▸ To be done: Quote exactly the lines running from the line with "How far from the camera has" to the end of the entries, including both, and nothing else.

Dataset items:
** start **

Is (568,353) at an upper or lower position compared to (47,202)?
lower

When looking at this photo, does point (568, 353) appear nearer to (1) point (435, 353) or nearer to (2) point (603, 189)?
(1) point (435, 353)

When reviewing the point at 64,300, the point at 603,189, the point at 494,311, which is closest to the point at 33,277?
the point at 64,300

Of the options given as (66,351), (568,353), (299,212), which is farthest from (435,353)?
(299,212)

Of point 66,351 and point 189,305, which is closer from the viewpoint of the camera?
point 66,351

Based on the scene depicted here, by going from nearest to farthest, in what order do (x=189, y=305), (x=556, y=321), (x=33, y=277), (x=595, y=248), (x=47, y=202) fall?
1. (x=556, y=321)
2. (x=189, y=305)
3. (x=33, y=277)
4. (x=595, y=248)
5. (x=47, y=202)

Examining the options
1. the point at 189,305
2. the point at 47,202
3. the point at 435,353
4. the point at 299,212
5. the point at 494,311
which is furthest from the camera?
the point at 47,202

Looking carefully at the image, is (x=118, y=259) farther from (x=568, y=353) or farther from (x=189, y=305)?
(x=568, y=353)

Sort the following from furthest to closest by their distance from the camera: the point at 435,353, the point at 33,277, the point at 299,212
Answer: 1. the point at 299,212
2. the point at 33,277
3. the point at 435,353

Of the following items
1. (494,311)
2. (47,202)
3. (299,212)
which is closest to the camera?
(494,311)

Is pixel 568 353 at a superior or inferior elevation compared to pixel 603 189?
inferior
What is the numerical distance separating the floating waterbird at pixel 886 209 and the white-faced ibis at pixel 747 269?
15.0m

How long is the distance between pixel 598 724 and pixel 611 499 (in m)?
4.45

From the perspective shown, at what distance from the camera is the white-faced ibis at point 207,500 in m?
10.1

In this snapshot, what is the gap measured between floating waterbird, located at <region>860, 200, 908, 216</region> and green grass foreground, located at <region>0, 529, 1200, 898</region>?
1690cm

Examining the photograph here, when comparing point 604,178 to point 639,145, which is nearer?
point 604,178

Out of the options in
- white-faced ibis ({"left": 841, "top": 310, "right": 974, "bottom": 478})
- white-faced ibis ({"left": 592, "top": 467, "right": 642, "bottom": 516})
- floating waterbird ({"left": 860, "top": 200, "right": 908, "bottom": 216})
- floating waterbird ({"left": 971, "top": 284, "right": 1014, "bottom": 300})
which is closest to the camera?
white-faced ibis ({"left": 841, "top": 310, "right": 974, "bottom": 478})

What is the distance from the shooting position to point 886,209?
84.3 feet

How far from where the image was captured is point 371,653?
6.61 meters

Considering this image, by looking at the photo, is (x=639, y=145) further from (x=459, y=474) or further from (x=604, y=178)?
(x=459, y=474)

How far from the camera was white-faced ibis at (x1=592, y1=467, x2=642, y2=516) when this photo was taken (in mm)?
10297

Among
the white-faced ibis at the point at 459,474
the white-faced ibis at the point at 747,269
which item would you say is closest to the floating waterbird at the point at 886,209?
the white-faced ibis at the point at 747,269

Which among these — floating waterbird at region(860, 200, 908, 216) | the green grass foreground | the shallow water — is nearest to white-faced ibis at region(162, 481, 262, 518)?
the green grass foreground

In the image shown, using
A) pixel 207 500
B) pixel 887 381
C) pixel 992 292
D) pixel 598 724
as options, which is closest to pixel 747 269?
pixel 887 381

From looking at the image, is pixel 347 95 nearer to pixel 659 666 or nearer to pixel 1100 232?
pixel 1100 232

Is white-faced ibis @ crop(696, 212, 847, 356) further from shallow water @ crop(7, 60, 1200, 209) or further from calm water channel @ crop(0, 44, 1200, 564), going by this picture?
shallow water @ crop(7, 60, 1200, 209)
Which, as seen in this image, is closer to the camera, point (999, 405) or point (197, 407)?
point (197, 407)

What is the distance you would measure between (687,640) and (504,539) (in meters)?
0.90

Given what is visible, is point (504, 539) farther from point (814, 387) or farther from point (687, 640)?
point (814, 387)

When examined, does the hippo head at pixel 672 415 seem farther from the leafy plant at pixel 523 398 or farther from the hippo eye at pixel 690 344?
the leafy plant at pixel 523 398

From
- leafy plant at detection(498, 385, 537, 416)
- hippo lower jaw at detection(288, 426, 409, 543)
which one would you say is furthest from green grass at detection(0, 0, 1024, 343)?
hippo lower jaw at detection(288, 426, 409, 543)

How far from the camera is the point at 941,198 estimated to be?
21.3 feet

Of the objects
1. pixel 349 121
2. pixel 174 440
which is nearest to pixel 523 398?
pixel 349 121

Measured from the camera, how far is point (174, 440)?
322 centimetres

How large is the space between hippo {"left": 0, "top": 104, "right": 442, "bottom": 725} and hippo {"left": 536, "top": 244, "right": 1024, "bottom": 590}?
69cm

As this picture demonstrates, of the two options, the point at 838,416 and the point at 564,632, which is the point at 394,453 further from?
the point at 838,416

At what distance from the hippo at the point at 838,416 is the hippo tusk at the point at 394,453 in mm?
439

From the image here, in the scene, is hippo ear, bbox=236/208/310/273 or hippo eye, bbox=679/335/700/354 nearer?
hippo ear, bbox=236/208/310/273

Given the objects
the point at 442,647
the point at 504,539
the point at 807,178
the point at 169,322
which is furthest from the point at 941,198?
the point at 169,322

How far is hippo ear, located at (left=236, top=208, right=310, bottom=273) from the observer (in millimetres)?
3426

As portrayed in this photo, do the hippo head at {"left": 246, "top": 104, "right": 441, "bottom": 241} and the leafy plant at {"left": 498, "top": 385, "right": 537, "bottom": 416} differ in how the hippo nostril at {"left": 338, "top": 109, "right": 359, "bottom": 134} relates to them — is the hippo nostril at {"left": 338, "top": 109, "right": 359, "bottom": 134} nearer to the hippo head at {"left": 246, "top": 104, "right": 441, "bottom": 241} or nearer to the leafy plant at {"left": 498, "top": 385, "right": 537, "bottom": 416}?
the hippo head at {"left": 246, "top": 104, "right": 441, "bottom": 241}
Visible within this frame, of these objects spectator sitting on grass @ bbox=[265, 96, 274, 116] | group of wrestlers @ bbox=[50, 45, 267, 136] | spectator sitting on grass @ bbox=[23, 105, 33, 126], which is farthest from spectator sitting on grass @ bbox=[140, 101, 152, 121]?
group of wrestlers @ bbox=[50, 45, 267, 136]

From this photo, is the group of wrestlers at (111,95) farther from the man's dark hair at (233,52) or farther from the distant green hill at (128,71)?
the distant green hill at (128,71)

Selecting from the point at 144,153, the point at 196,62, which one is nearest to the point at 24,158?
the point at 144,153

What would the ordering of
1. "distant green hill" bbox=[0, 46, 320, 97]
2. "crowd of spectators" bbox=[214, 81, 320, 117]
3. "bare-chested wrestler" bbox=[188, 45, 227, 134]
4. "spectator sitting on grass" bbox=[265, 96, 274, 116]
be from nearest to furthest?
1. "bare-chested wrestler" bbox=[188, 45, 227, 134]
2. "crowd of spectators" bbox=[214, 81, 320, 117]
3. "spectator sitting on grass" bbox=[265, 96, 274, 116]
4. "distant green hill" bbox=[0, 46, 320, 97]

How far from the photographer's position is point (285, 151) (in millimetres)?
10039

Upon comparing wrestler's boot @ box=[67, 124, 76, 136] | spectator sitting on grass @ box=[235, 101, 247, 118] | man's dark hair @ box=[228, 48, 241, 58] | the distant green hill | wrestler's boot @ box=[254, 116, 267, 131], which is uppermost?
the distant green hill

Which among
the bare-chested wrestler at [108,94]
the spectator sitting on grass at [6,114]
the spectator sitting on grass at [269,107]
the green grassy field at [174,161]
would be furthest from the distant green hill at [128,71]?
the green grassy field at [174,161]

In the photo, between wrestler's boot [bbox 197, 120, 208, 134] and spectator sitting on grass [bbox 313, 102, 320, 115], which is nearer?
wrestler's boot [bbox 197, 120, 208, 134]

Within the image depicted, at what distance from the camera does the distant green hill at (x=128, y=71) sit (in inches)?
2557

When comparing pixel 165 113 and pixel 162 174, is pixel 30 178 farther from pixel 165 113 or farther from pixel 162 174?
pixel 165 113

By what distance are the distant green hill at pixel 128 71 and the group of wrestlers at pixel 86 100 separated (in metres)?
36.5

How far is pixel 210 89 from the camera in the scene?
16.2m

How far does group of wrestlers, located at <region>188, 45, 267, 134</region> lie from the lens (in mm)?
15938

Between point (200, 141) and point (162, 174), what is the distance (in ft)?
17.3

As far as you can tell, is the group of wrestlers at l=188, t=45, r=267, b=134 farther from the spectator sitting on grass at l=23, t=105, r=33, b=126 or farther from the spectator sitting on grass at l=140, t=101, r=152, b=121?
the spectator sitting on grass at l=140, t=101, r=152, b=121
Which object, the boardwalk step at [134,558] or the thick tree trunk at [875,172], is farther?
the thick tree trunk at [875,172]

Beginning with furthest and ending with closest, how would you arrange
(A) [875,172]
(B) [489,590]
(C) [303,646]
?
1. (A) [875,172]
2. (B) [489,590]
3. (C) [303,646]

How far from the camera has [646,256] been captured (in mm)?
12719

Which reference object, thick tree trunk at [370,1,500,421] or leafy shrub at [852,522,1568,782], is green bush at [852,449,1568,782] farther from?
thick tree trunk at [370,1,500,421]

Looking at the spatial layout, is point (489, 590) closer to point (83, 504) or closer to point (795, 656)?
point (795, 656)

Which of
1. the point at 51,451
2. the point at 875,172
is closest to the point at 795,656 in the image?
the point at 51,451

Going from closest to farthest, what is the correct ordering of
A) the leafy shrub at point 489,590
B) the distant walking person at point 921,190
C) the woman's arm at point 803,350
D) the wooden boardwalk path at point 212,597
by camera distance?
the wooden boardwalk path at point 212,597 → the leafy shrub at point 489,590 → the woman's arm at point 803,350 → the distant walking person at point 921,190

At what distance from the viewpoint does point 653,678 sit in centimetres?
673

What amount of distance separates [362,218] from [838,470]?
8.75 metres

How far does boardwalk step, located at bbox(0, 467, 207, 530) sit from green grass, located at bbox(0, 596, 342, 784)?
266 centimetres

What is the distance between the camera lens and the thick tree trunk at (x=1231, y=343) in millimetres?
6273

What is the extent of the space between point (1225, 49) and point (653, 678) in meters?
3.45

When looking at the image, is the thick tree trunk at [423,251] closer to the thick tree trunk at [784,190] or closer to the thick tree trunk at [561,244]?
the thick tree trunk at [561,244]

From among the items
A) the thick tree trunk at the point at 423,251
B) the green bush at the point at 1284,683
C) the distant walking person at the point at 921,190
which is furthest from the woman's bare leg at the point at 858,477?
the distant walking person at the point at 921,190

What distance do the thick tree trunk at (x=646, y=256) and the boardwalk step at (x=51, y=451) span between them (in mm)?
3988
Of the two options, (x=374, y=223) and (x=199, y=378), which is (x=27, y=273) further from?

** end **

▸ Response to this task:
How far from the camera has [646,256] been captured (in mm)?
12719

Which reference object, thick tree trunk at [370,1,500,421] or leafy shrub at [852,522,1568,782], is green bush at [852,449,1568,782] farther from?
thick tree trunk at [370,1,500,421]

Looking at the spatial layout, is point (489, 590) closer to point (83, 504) or closer to point (795, 656)?
point (795, 656)

Which of
1. the point at 51,451
2. the point at 875,172
is closest to the point at 795,656 in the image?
the point at 51,451

Going from closest to farthest, what is the correct ordering of
A) the leafy shrub at point 489,590
B) the distant walking person at point 921,190
C) the woman's arm at point 803,350
D) the wooden boardwalk path at point 212,597
by camera distance?
the wooden boardwalk path at point 212,597 → the leafy shrub at point 489,590 → the woman's arm at point 803,350 → the distant walking person at point 921,190

At what distance from the viewpoint does point 653,678 sit in centimetres?
673

What amount of distance separates [362,218] from [838,470]?
8.75 metres

How far does boardwalk step, located at bbox(0, 467, 207, 530) sit from green grass, located at bbox(0, 596, 342, 784)?
266 centimetres

What is the distance between the camera lens and the thick tree trunk at (x=1231, y=343) in millimetres?
6273

What is the extent of the space between point (1225, 49) and point (653, 678) in meters?
3.45

When looking at the image, is the thick tree trunk at [423,251] closer to the thick tree trunk at [784,190] or closer to the thick tree trunk at [561,244]?
the thick tree trunk at [561,244]

From among the items
A) the thick tree trunk at the point at 423,251
B) the green bush at the point at 1284,683
C) the distant walking person at the point at 921,190
which is furthest from the woman's bare leg at the point at 858,477?
the distant walking person at the point at 921,190

What distance do the thick tree trunk at (x=646, y=256) and the boardwalk step at (x=51, y=451) span between them (in mm)?
3988
Of the two options, (x=374, y=223) and (x=199, y=378), which is (x=27, y=273) further from?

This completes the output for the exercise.